━━━━━ EXCERPTED TEXT ━━━━━
India and Australia from space (Image source: CANVA)

Australia-India relations today have moved beyond the three C’s (Curry, Cricket and Commonwealth) and encompass a broad range of sectors including space technology. As part of our National Science Week coverage in Australia (13th-21st August) we spoke to the Director of NCRA (National Centre for Radio Astrophysics) in India, Dr Yashwant Gupta, who is one of the key Indian scientists collaborating with his Australian counterparts in this sector.

Dr Yashwant Gupta – 2nd from Left (Image source: Supplied)

The NCRA is involved in the building of the Square Kilometre Array Telescope project which involves collaboration between Australia, India and several other countries. The NCRA is part of the Tata Institute of Fundamental Research (TIFR).

Hundreds of thousands and eventually up to a million low-frequency antennas will be located in Western Australia (Image Source: SKA CC BY 3.0)

Square Kilometre Array Telescope Project

The Square Kilometre Array (SKA) project is an international effort to build the world’s largest radio telescope, with eventually over a square kilometre (one million square metres) of collecting area. As one of the largest scientific endeavours in history, the SKA will bring together a wealth of the world’s finest scientists, engineers and policy makers to bring the project to fruition.
━━━━━
| TASKS AND EXERCISES |
1 – According to the excerpt, which institute is the NCRA part of?
2 – In one to three sentences, state why the excerpt's interview was with Dr Yashwant Gupta.
Rely only on the excerpt for your answers.
━━━━━ PROVIDED RECORDS ━━━━━
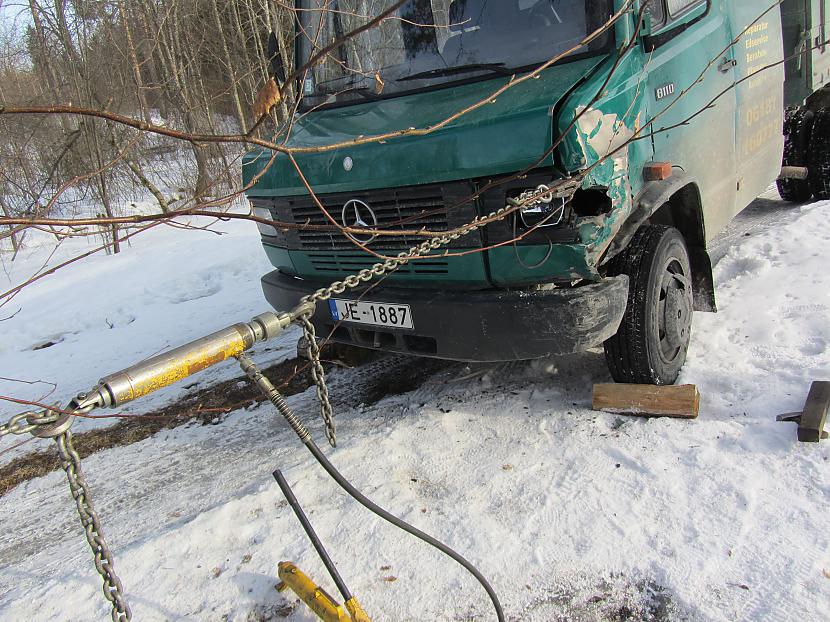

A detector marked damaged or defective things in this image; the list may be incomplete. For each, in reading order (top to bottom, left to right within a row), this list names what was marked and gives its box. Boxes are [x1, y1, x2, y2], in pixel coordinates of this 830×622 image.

damaged green truck [242, 1, 830, 386]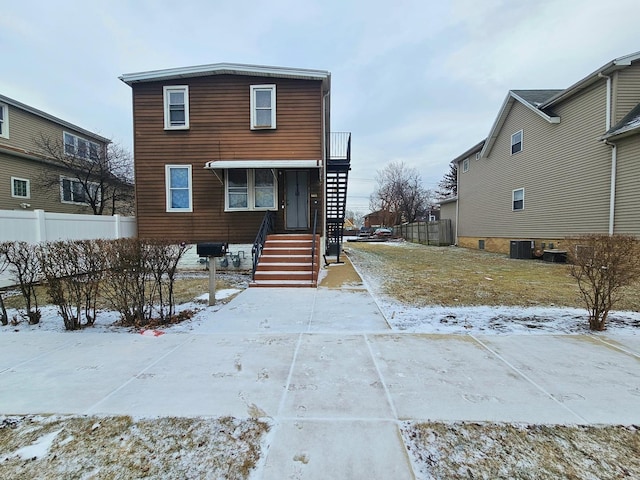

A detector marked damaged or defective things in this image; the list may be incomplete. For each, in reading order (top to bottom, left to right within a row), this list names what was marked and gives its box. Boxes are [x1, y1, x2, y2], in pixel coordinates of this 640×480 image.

crack line in concrete [468, 334, 588, 424]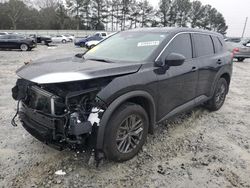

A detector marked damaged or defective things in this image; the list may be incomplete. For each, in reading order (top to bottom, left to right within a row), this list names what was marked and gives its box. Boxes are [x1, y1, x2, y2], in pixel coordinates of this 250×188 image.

crumpled hood [16, 54, 142, 84]
damaged front end [11, 78, 108, 151]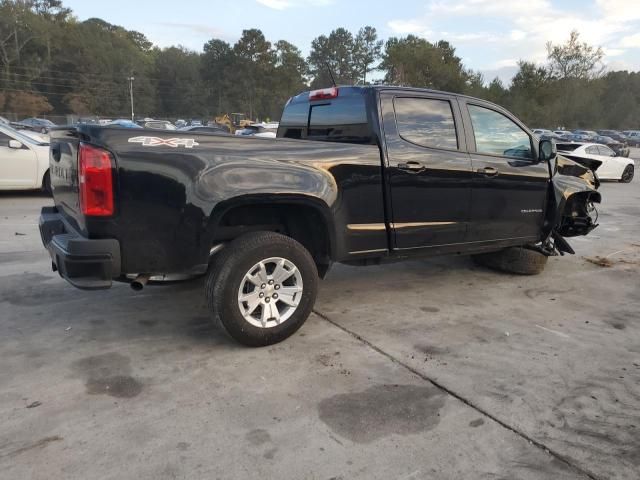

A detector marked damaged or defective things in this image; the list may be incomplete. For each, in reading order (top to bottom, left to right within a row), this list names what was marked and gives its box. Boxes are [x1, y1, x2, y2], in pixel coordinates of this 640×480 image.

wrecked vehicle [40, 86, 600, 346]
front-end collision damage [544, 156, 604, 256]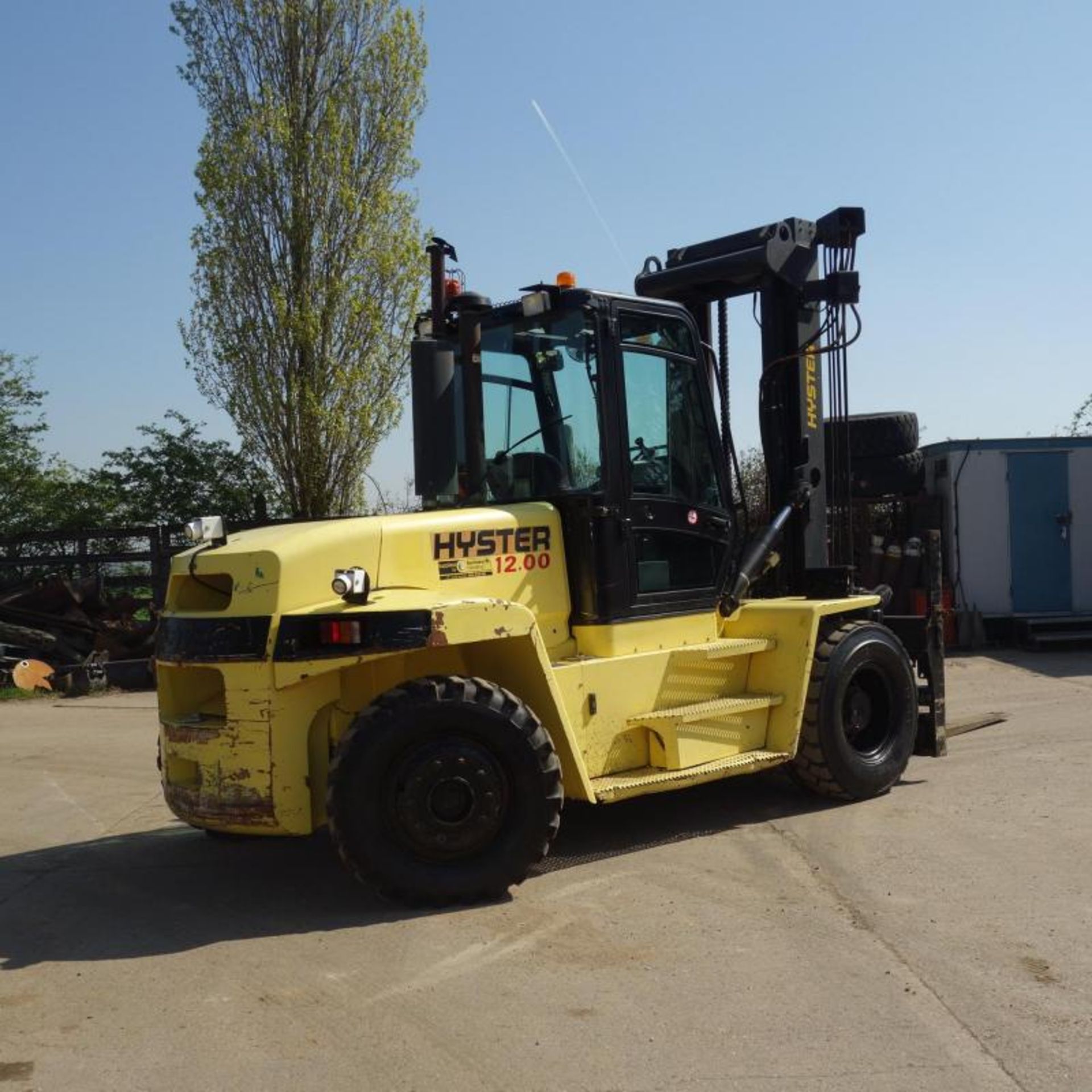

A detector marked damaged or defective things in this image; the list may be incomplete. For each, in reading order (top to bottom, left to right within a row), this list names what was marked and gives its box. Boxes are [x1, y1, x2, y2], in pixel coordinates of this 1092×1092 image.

rust patch on bodywork [423, 611, 445, 642]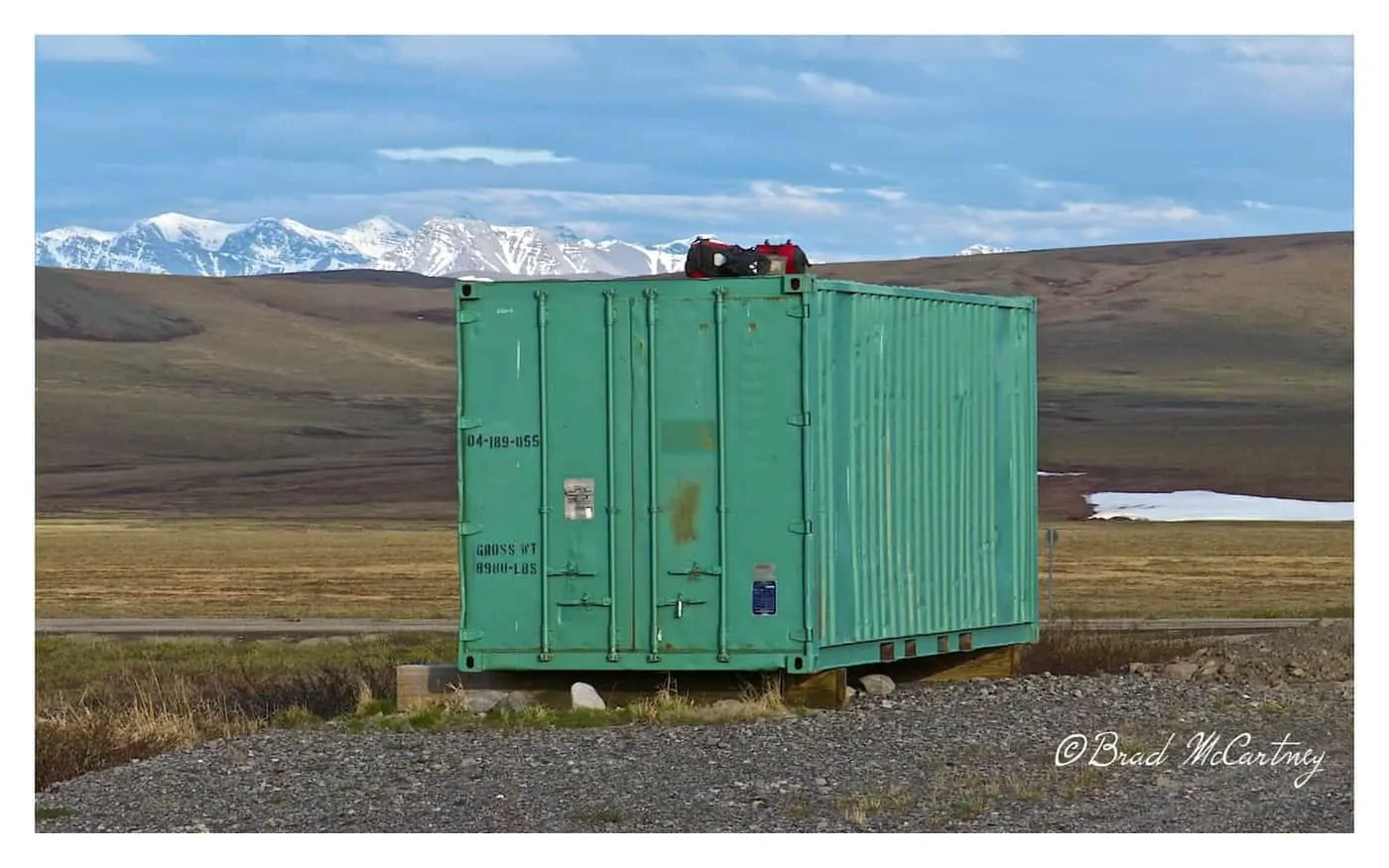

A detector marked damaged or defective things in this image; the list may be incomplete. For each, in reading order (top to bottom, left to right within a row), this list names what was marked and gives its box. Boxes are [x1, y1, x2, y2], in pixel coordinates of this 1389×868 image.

rust stain [667, 478, 698, 548]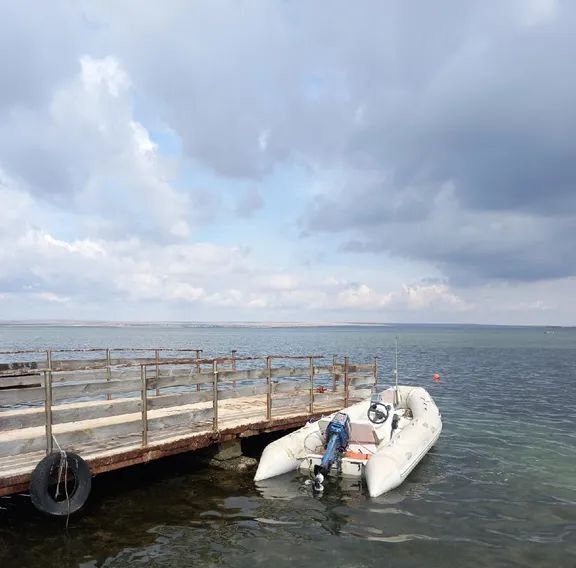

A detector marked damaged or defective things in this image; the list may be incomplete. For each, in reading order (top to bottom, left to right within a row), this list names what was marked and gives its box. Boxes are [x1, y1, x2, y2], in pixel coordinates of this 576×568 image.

rusty metal rail [0, 348, 378, 500]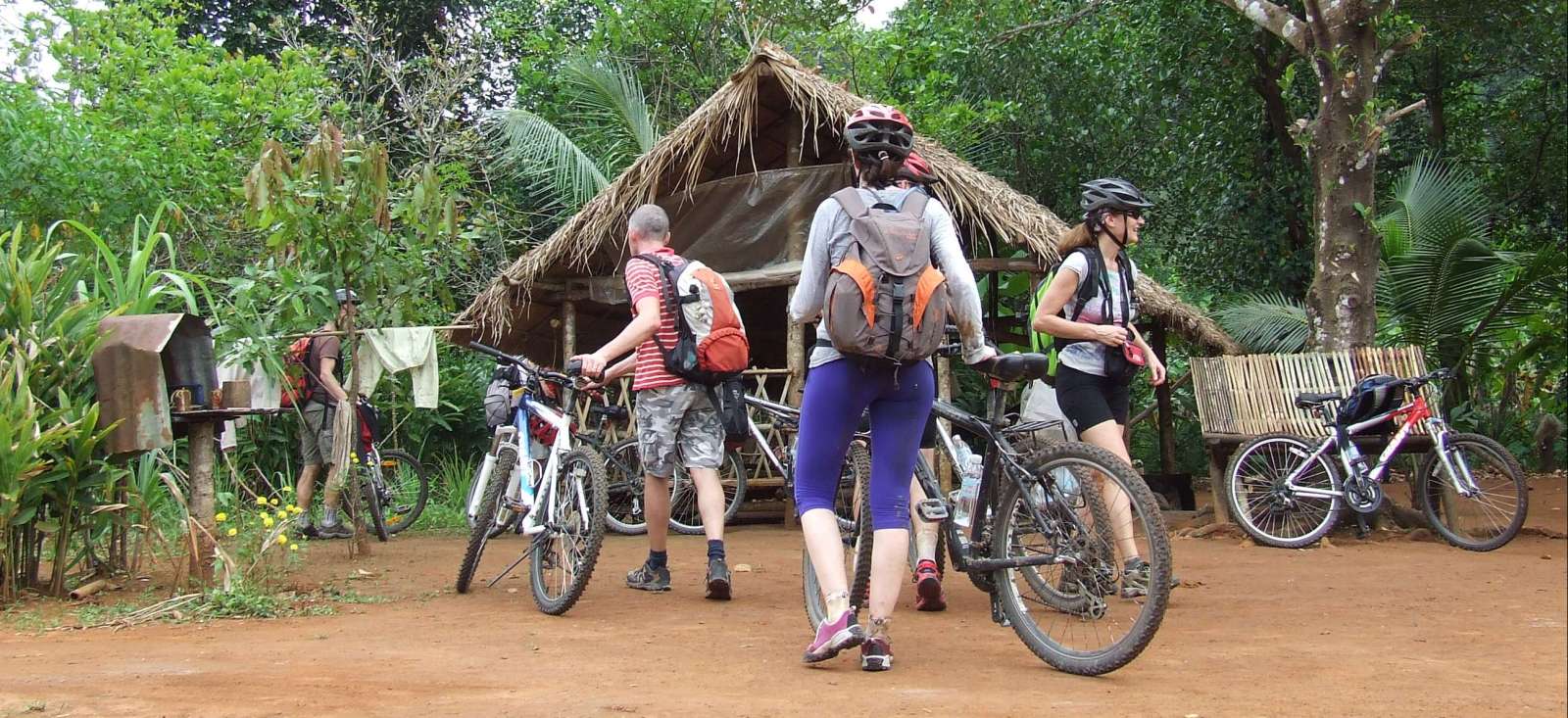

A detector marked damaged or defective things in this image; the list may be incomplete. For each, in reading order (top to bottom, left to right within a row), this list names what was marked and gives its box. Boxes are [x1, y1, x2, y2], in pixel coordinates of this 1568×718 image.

rusty mailbox [92, 311, 220, 455]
━━━━━
| SOLUTION LIST |
1 – The Tata Institute of Fundamental Research (TIFR).

2 – The interview was part of National Science Week coverage in Australia, held 13th–21st August. Dr Gupta, Director of the NCRA in India, is one of the key Indian scientists working with Australian counterparts on space technology.